Punk Spreads

Chicago

Los Crudos

Formed in the early 1990s, Chicago’s Los Crudos, and their singer Martin Sorrondeguy, were one of the most extraordinary hardcore bands in the United States to fuse punk’s broader political protest to central questions of Latino life in the U.S.: immigration, racist violence, and linguistic difference. Latino punk bands such as the Plugz, the Zeroes, and the Bags, were integral to the L.A. punk scene in the late 1970s, and hardcore bands in Latin America like Alerta Roja (Argentina), Narcosis (Peru), Masacre 68 (Mexico), as well as U.S.-based hardcorelike Dogma Mundista and others paved the way, but Los Crudos helped broaden the audience for punk sung in Spanish and, in songs like “Hardcoregoismo” (Hardcoregoism) or “Somos los mojados” (We’re the Wetbacks), criticized the xenophobic and anglocentric members of any punk scene.
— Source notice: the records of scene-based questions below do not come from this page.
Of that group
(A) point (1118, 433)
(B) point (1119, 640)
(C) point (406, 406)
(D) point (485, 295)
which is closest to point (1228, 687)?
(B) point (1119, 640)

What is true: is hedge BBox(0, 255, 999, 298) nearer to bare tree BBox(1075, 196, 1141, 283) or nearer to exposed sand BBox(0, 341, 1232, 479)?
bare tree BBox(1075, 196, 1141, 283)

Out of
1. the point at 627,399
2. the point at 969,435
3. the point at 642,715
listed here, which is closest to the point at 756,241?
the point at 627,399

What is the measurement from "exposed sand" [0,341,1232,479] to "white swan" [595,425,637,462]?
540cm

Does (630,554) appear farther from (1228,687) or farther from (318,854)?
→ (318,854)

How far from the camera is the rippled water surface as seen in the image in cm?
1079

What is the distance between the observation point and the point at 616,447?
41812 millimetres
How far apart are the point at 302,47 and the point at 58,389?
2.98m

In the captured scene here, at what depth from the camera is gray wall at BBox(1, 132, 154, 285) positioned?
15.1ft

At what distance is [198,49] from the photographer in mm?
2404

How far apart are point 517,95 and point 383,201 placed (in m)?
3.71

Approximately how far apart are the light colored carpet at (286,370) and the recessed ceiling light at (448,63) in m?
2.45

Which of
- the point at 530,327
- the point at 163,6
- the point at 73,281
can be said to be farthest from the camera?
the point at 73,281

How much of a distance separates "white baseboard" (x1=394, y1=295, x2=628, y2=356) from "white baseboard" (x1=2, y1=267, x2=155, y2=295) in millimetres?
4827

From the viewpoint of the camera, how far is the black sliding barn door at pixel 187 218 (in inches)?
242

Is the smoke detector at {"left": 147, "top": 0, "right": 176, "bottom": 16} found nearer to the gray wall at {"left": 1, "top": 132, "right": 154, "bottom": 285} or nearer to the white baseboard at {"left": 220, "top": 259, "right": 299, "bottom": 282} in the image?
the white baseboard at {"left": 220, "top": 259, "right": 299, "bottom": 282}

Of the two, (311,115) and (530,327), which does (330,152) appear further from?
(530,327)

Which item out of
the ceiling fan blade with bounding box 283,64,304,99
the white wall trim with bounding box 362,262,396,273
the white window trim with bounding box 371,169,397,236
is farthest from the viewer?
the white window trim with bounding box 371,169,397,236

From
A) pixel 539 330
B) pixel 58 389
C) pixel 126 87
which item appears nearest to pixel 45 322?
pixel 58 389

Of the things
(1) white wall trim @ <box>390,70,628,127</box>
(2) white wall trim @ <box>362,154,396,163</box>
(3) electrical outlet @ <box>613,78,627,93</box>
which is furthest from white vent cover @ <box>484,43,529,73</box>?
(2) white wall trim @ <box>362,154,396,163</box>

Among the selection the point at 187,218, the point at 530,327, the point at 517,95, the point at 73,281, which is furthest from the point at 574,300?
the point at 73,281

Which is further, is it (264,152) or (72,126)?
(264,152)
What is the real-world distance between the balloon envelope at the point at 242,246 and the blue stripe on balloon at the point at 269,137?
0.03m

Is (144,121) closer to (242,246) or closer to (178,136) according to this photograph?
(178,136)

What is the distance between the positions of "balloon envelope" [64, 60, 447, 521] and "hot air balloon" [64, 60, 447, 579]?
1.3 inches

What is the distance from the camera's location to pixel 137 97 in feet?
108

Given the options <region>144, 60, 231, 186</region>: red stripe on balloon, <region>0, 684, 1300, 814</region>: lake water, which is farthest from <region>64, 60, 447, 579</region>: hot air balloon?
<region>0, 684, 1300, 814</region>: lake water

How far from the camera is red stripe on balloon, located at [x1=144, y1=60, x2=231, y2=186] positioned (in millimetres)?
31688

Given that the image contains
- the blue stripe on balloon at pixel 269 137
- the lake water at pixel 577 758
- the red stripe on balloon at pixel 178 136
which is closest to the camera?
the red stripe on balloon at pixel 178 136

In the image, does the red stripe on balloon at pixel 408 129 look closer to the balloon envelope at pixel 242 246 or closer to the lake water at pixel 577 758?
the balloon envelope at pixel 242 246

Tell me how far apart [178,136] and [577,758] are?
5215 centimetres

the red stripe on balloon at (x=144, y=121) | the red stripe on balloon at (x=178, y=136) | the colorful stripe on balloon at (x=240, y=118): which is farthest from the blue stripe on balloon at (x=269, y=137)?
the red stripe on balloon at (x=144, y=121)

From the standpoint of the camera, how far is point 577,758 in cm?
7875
Through their record label Lengua Armada they forcefully cleared a space for Latino punk and Latino identity in the heartland of the U.S as they sang songs in Spanish (often introduced with English translations), played Latino community centers as well as traditional punk clubs, and supported Latin American hardcore bands during their own tours in Mexico, and South and Central America. Los Crudos joined the local and global politics of race and ethnicity in songs like “Levántate” (Rise Up) and “Asesinos” (Murderers), with the latter’s indictment: “Bush (murderer), Pinochet (murderer), Hitler (murderer), Baby Doc (murderer), murderers!” In 1998 Martin Sorrondeguy and other members of Los Crudos formed the queercore band Limp Wrist, marking another significant challenge to hardcore’s unwritten dogma of machismo, as well as homophobic stereotypes of gay men as essentially effeminate. With Los Crudos and Limp Wrist, Sorrondeguy renovated punk rock at the turn of the millennium by amplifying its queer and Latino roots.